One of our missions here at New English D is to help popularize sabermetric concepts and statistics and diminish the use of certain traditional stats that are very misleading. If you’re a return reader, you’ve no doubt seen our series about the pitcher win:
- The Nine Best Seasons Under 9 Wins
- The Nine Worst 20 Win Seasons
- Comparing Wins Over Entire Careers
- A Case Study from 2012 about Wins
- 12 Assorted Facts Regarding Wins
I encourage you to read those posts if you haven’t already, but I’m confident in the case I’ve laid out. Wins aren’t a good way to measure pitchers’ performance and I’ll let those five links stand on their own. Today, I’d like to move forward and pick up the mantle with another statistic that is very misleading based on how it is currently used: Runs Batted In (RBI).
I’ll have a series of posts on the subject, but I’m going to start with a case study in order to explain the theory. RBI are a bad statistic because they are a misleading measure of value. Most people consider RBI to be really important because “driving in runs” is critical to success, but RBI is very much dependent on the performance of the other players on your team. A very good hitter on a bad team will have fewer RBI than a good hitter on a good team because even if they perform in an identical manner, the first hitter will have fewer chances to drive in runners. Even if they have the same average, on base, and slugging percentages overall and with runners on and with runners in scoring position. The raw number RBI is a blunt tool to measure the ability to drive in runs.
Factors that determine how many RBI you have outside of your control are the number and position of runners on base for you, the number of outs when you come to the plate with men on base, and the quality of the baserunners. If you get a hit with runners in scoring position 40% of the time (a great number) but there are just 100 runners on base for you during a season, you will get no more than 40 RBI. If you get a hit 40% of the time and have 400 runners on base for you during a season, you could have 100 RBI. That’s a big difference even if you perform in the same way.
I’m not making the case here that RBI is completely meaningless and that hitting with runners on base is exactly the same as hitting with the bases empty, but simply that RBI as a counting stat is very misleading. Even if you think the best hitters are the guys who get timely hits and can turn it up in the clutch, you surely can appreciate that certain guys have different opportunities to drive in runs. RBI is very dependent on context and that means it’s not a very good way to measure individual players.
Allow me to demonstrate with a simple case study.

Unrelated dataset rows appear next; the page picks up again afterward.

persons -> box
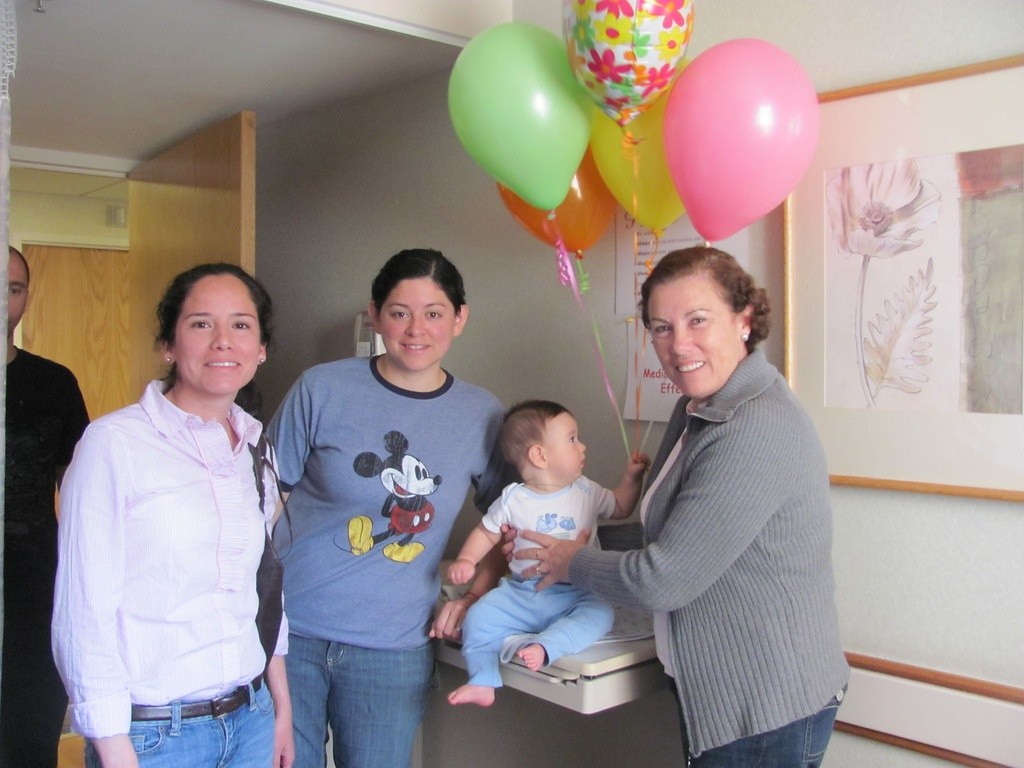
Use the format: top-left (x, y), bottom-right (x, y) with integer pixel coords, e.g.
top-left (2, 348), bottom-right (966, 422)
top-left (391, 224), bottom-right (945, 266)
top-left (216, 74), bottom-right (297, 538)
top-left (444, 399), bottom-right (655, 708)
top-left (499, 244), bottom-right (852, 768)
top-left (264, 244), bottom-right (526, 768)
top-left (48, 265), bottom-right (298, 768)
top-left (1, 243), bottom-right (90, 768)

Let’s start with comparing two seasons in which the following two players both played the same number of games.
As you can see, Player A leads in average, OBP, and wOBA (what’s wOBA?) and is just a but behind in slugging. In wRC+, Player A leads 177 to 166 over Player B. If we take a look at BB% and K%, Player A looks much better.
All in all, Player A is the better player. We’ve looked at all of their rate stats and we’ve looked at wRC+ which controls for league average and park effect. It’s hard to argue that Player B is better. I couldn’t make a case to that effect.

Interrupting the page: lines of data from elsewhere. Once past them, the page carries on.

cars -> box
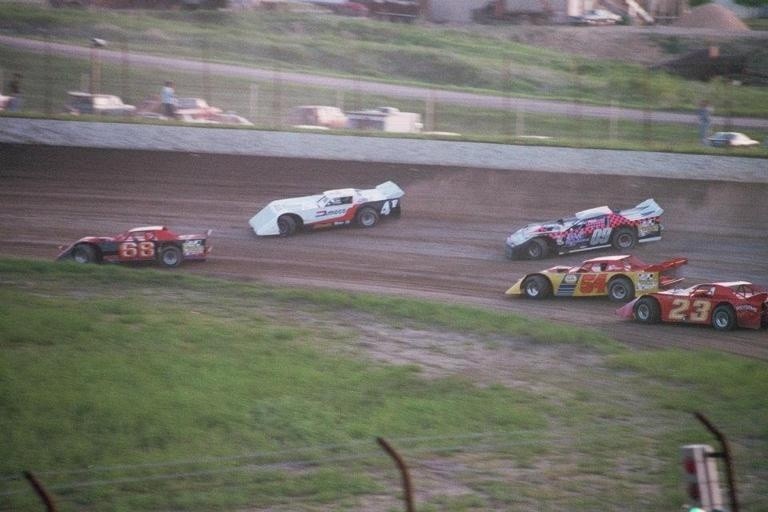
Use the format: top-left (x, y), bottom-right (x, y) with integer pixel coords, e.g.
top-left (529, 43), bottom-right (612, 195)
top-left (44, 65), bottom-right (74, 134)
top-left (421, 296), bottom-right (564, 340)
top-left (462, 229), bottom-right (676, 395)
top-left (708, 127), bottom-right (762, 148)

Here’s the big reveal which some of you have probably figured out. Player A is Miguel Cabrera in 2011, Player B is Miguel Cabrera in 2012. This is the same player during two different seasons. In 2011, when Cabrera was clearly the better player, he had 105 RBI. In 2012, when he was worse, he drove in 139. Everything tells us he was better in 2011 except RBI. That should make use skeptical. It’s even more of a problem when you consider his situational hitting.
The graphs below are on identical scales:
Cabrera was better in 2011 in every situation and by each statistic except for his average (very close) and slugging percentage with no one on base. Which tells you nothing about how well he drives in runs. If you look at the HR distribution it tells you the same story.
|Men on Base||16||17|
|Men in Scoring||10||9|
We can give him credit for those solo HR RBI from 2012, so let’s just lop 13 off the top. That still leaves 2012 Cabrera with 21 more RBI than 2011 Cabrera. Cabrera had a better season in 2011, but he had fewer RBI than in 2012. Most of this can simply be explained by the Tigers’ team OBP in the two seasons and where he hit in the lineup. If you subtract out Cabrera the Tigers got on base about 32% of the time in 2011 and 32.4% of the time in 2012 while Cabrera got to the plate a little less often because he hit 4th instead of 3rd. So there are more baserunners in general in 2012, but we can break this down even further.
In sum, Cabrera actually had more runners on base for him in 2011 than in 2012 but that doesn’t really tell the whole story. Let’s break it down by the number of baserunners on each base when he came to the plate:
|Runner on 1B||235||212|
|Runner on 2B||150||146|
|Runner on 3B||74||86|
This should tell you the story even better. Cabrera had more baserunners in 2011, but the baserunners in 2012 were more heavily slanted toward scoring position. Cabrera had more runners closer to the plate so it’s easier to drive them in.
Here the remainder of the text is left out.